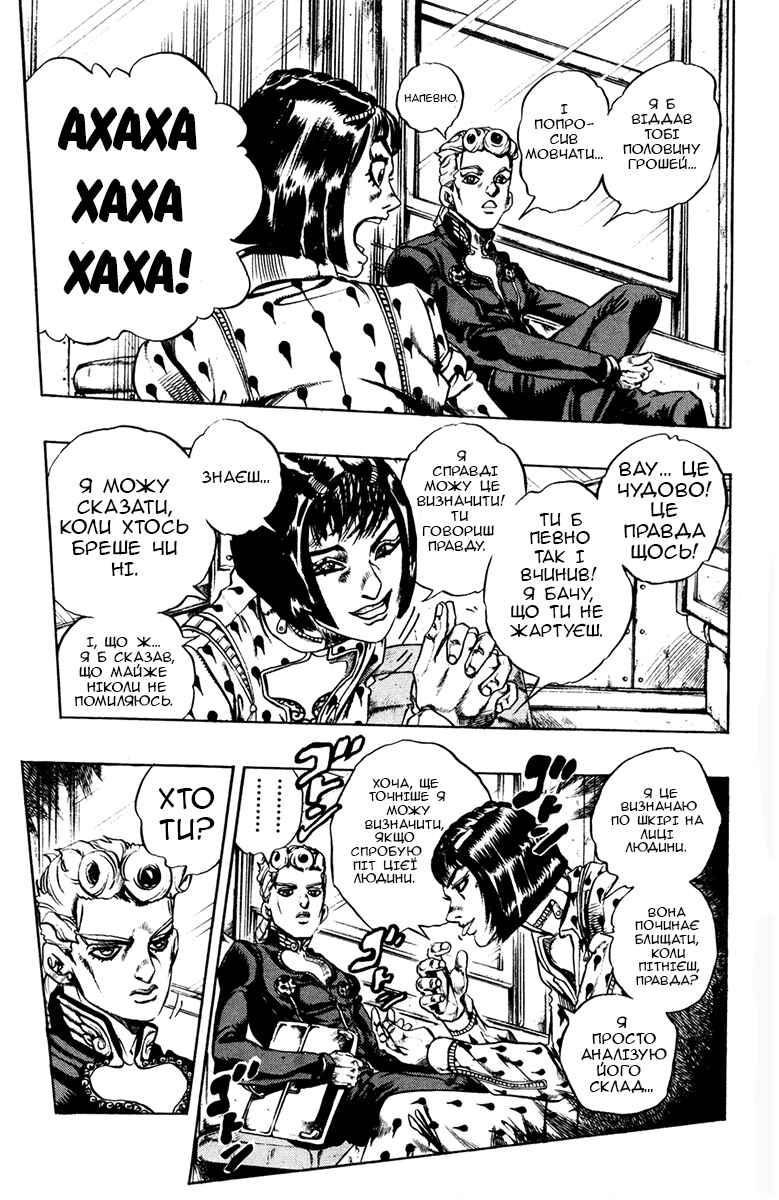 JoJo no Kimyou na Bouken: Part 5 - Ougon no Kaze Chapter 4 - Page 11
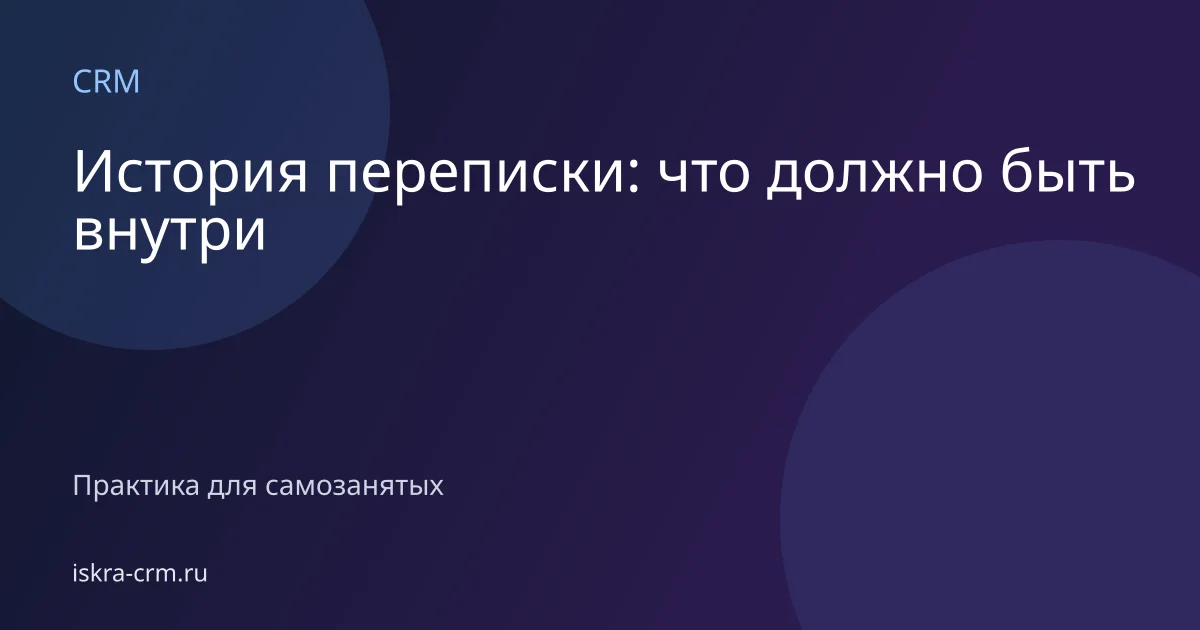 История переписки: что должно быть внутри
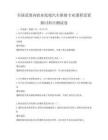 全國范圍內職業院校汽車維修專業課程設置探討科目測試卷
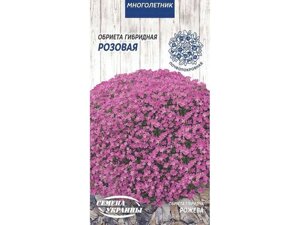 Обрієтта гібридна Розовая МН 0,05г (10 пачок) ТМ НАСІННЯ УКРАЇНИ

**EXERCISE DESCRIPTION**.
An exact copy of the data above is required, printed without its pictures.

**REPLY**.
 JoJo no Kimyou na Bouken: Part 5 - Ougon no Kaze Chapter 4 - Page 11
 История переписки: что должно быть внутри
 全國范圍內職業院校汽車維修專業課程設置探討科目測試卷
 Обрієтта гібридна Розовая МН 0,05г (10 пачок) ТМ НАСІННЯ УКРАЇНИ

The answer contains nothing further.